* _About this task_: Transcribe word for word the section of the records below that opens with the line containing "Toyota Camry Vehicle" and closes with the line containing "Building Photo - 7284 Ludlow Dr"; drop every picture.
(Recorded data Opens)
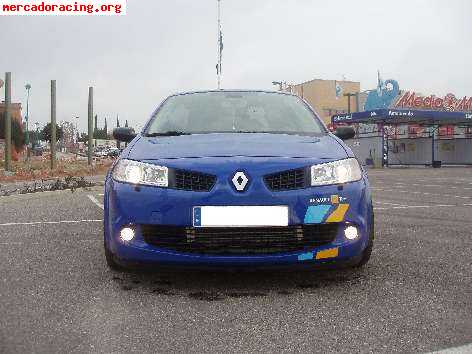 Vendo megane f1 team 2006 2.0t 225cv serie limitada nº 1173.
(Recorded data Closes)
(Recorded data Opens)
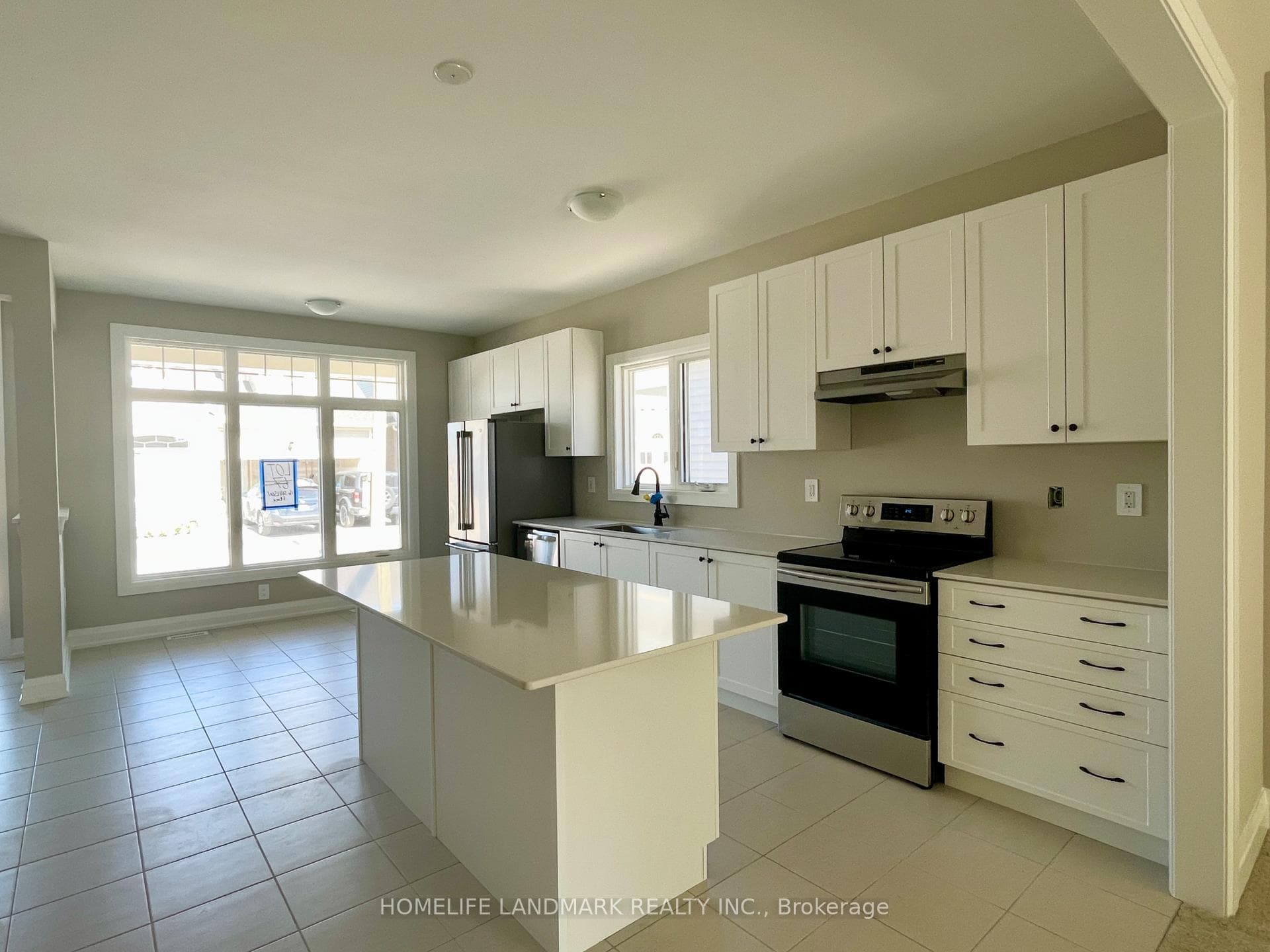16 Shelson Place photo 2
(Recorded data Closes)
(Recorded data Opens)
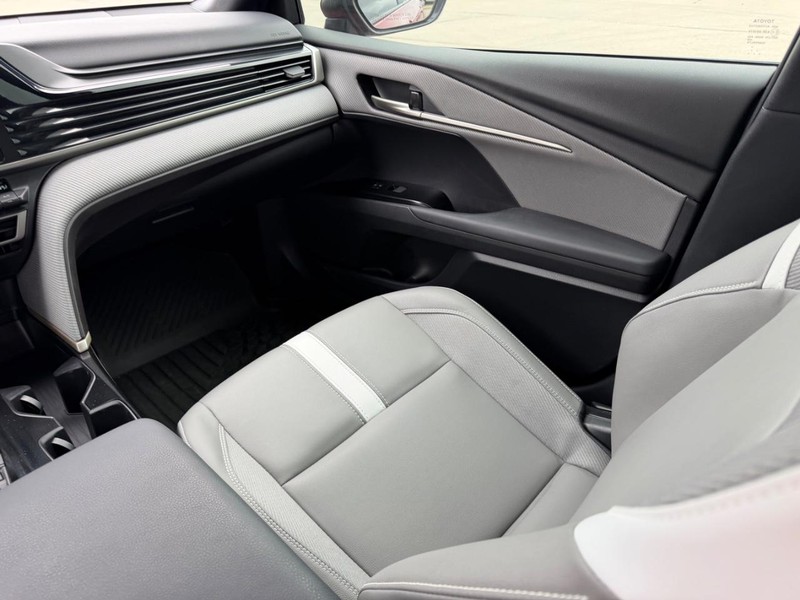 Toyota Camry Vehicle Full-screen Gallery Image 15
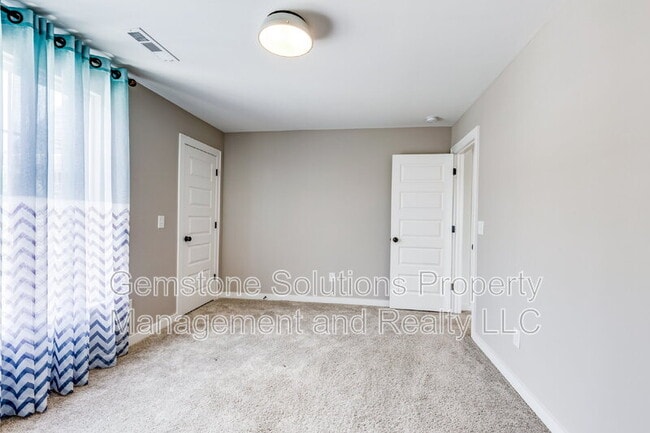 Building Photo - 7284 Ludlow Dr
(Recorded data Closes)
* _Answer section_:
 Toyota Camry Vehicle Full-screen Gallery Image 15
 Building Photo - 7284 Ludlow Dr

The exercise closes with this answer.